Avec la contribution de l’IA et de Copilot
Les enquêteurs de Microsoft ont eu recours à des outils d’IA, dont Copilot, pour analyser les malwares. Le groupe explique que cela a permis de » faire remonter des détails clés, découvrir des données cachées et tester les résultats en une fraction du temps. «
Ce qui aurait nécessité des jours d’analyse manuelle de code complexe a été accompli en quelques minutes, accélérant de manière spectaculaire la découverte de connexions cruciales.
Les équipes ont pu mettre en évidence la dépendance mutuelle entre Amadey et StealC, deux familles de malwares pourtant développées par des groupes cybercriminels distincts.
Cette découverte d’une infrastructure partagée a fourni à l’équipe juridique de Microsoft l’argument nécessaire pour traiter les deux opérations comme une seule et même entité sous l’égide de la législation américaine RICO (Racketeer Influenced and Corrupt Organizations Act), conçue à l’origine pour lutter contre le crime organisé.
Quand Amadey et StealC font la paire
Le cybercrime moderne ne se compose plus d’attaques isolées, mais fonctionne comme une véritable chaîne modulaire. Amadey et StealC jouaient des rôles complémentaires et critiques.
Amadey est un malware-as-a-service utilisé pour obtenir un accès initial aux appareils des victimes et déployer d’autres logiciels malveillants. StealC est spécialisé dans le vol de mots de passe, de cookies de navigateur, de portefeuilles de cryptomonnaies et d’autres données sensibles.

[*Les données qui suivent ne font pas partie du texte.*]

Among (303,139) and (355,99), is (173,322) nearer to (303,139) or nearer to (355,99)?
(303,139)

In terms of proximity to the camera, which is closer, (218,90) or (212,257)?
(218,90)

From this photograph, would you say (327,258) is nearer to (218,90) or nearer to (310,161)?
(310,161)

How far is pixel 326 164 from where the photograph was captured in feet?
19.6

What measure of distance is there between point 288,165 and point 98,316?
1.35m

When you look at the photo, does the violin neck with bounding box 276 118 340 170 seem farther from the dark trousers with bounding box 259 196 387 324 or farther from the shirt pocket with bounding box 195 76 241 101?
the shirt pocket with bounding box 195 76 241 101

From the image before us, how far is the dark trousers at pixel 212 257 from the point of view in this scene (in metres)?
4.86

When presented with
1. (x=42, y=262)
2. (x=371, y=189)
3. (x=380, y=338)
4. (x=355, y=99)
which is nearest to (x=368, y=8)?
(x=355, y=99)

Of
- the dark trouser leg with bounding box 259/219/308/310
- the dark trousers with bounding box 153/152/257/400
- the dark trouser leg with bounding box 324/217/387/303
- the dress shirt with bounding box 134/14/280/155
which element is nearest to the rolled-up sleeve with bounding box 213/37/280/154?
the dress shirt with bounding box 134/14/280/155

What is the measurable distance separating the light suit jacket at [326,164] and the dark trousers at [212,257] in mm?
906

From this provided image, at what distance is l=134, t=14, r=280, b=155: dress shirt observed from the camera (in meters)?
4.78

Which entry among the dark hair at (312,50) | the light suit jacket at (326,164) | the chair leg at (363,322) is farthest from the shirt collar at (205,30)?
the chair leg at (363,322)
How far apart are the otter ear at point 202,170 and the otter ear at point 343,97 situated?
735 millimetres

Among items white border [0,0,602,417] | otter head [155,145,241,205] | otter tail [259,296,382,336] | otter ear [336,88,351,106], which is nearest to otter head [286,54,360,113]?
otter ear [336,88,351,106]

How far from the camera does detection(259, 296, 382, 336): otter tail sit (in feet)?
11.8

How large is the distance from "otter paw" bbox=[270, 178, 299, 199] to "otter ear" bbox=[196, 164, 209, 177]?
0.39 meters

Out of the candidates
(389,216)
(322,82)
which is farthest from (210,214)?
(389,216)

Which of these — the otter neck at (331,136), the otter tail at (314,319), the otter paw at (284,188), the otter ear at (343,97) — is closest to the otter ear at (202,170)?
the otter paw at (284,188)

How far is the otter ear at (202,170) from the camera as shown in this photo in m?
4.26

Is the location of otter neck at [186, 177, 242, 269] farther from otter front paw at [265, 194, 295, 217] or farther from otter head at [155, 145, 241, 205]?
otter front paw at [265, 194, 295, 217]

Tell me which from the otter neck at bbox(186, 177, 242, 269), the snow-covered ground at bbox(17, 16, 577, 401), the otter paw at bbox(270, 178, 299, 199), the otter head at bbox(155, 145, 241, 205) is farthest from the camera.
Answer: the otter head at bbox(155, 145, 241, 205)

À eux seuls, Amadey et StealC ont été liés à plus de 140 000 ordinateurs infectés dans le monde durant les deux premières semaines de mai.
Une collaboration large indispensable
Microsoft a travaillé en étroite coopération avec le Centre européen de lutte contre la cybercriminalité d’Europol (EC3), la police allemande, néerlandaise et danoise, ainsi que des entreprises de cybersécurité comme ESET, IBM X-Force et Proofpoint.
L’utilisation de la loi américaine RICO a permis de poursuivre plusieurs complices impliqués à différents niveaux. Plus de 200 serveurs de commande et de contrôle ont été démantelés, soit l’épine dorsale des infrastructures d’Amadey et StealC.